What to do in practice? It is not a question of stopping adoption: the aim is to apply identity principles, but adapted to self-employed actors. This involves designing a specific life cycle for agent identities: continuous detection, automatic registration at birth, assignment of an owner, granting of temporary permits by purpose, real-time monitoring, and deactivation or recycling when the agent is no longer useful.
Technology should help to scale these tasks. Tools that automate the supply of ephemeral credentials, detect abnormal identity behavior and correlate telemetry between domains accelerate governance without interrupting innovation. At the same time, internal policies that require minimum documentation to create regular automatic agents and reviews reduce the "power" of the shadow.
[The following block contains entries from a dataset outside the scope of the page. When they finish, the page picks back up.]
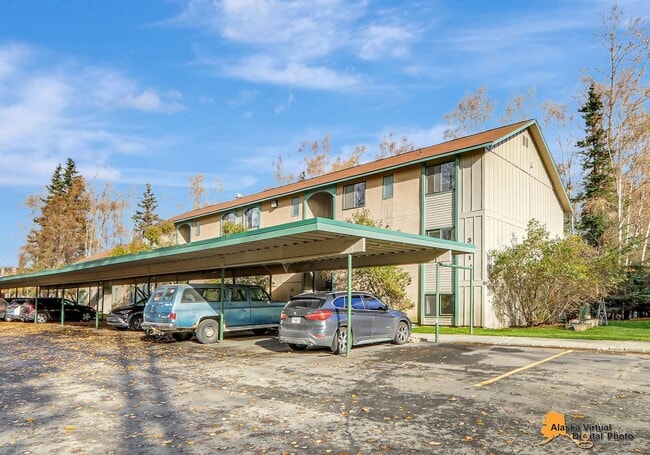 Building Photo - Top Floor End Unit Condo* Pet Friendly, Pr...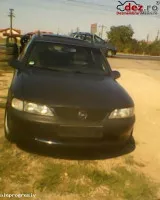 Dezmembrez opel vectra b combi an 1997 motor 2 0 diesel 16 valve 82 kai tip motor în Vladimirescu, Arad Dezmembrari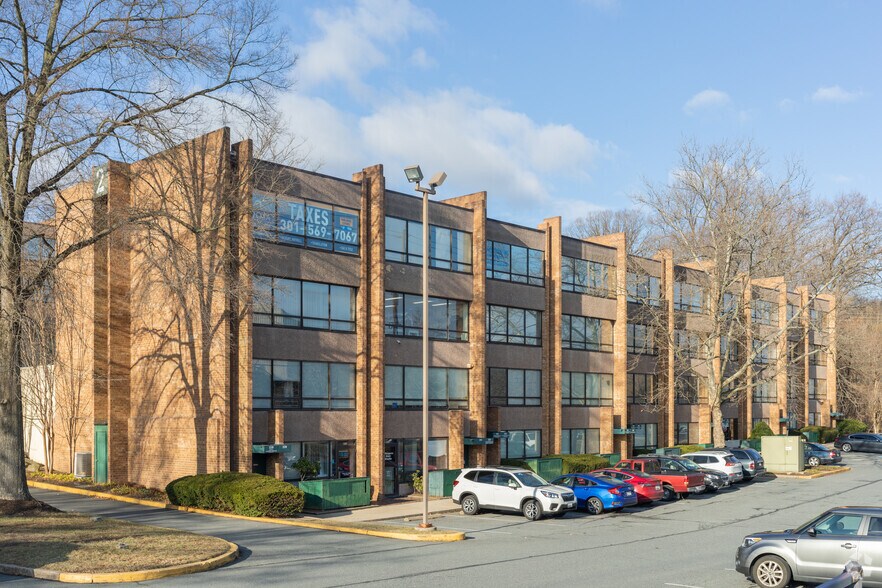 Primary Photo Of 2 Professional Dr, Gaithersburg Office For Lease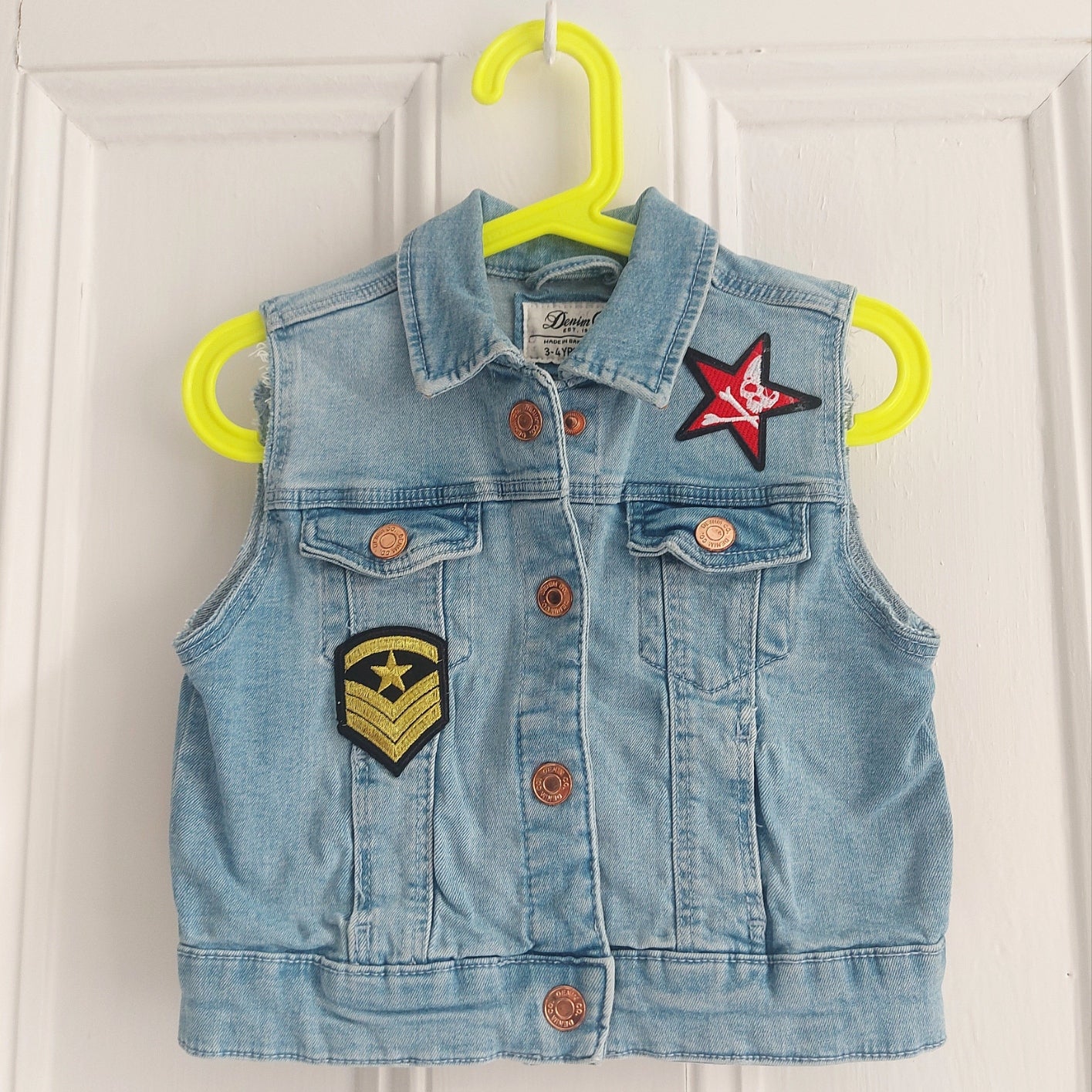 Gold Military Stars & Stripes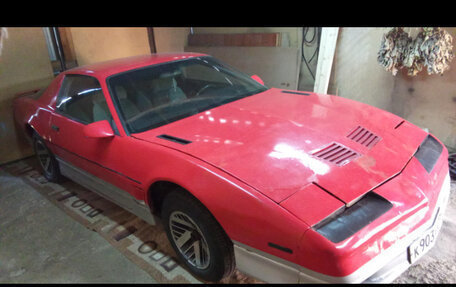Pontiac Firebird III, 1985 год, 935 000 рублей, 2 фотография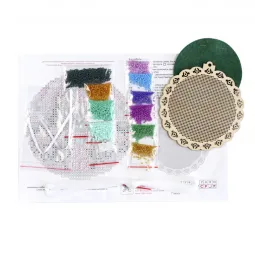 Broderie de perles sur socle en bois "Charme paon" SO-087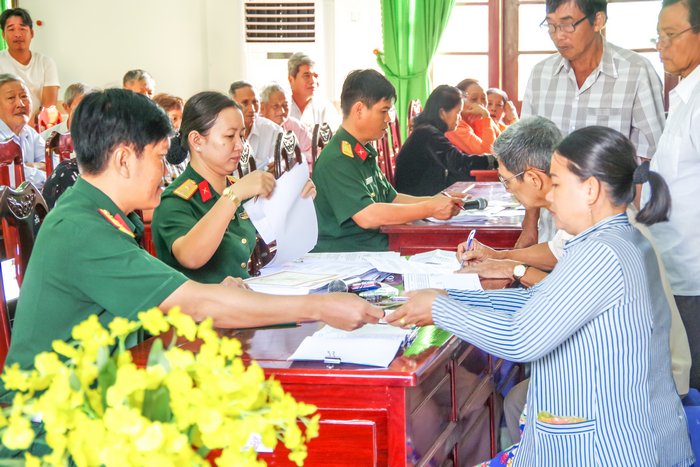 Lực lượng vũ trang tỉnh Vĩnh Long tích cực quan tâm giải quyết chính sách đối với người có công với cách mạng.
Identity as a control plan. As the IA agents are incorporated up to date in companies, identity management is no longer a mere access mechanism and becomes the security control plan of the IA. Managing the identities of agents on a continuous basis makes it possible to recover visibility, hold teams responsible, avoid excessive privileges and generate understandable evidence for audits and regulators.

If it sounds like an arduous task, it is, but it is also inescapable: ignoring this change is accepting that parts of the most critical infrastructure are off the radar. For CISUS and security teams, the priority today should be to define and implement a life cycle of identities for agents that combine active discovery, dynamic policies of privileges and traceability with context. This combination will allow the accelerated adoption of agents to not end up becoming the risk accelerator that many fear.
For those who want to deepen frameworks and public guides that help structure this work, documents and resources such as the Zero Trust framework of the NIST SP 800-207, NIST RMF, the best practice guides of cloud suppliers on IAM and the literature on record management of the NIST SP 800-92. Also useful are the analyses that warn about the proliferation of "Shadow AI" and its risks in corporate environments ( Harvard Business Review).
The adoption of IA agents is unstoppable. The good news is that identity - well rethought and automated - offers a practical way to maintain control and governance without stopping innovation. Turning agents into first-class identities, managed continuously and with clear responsibility, is the safe bet for the IA to work for the company and not against it.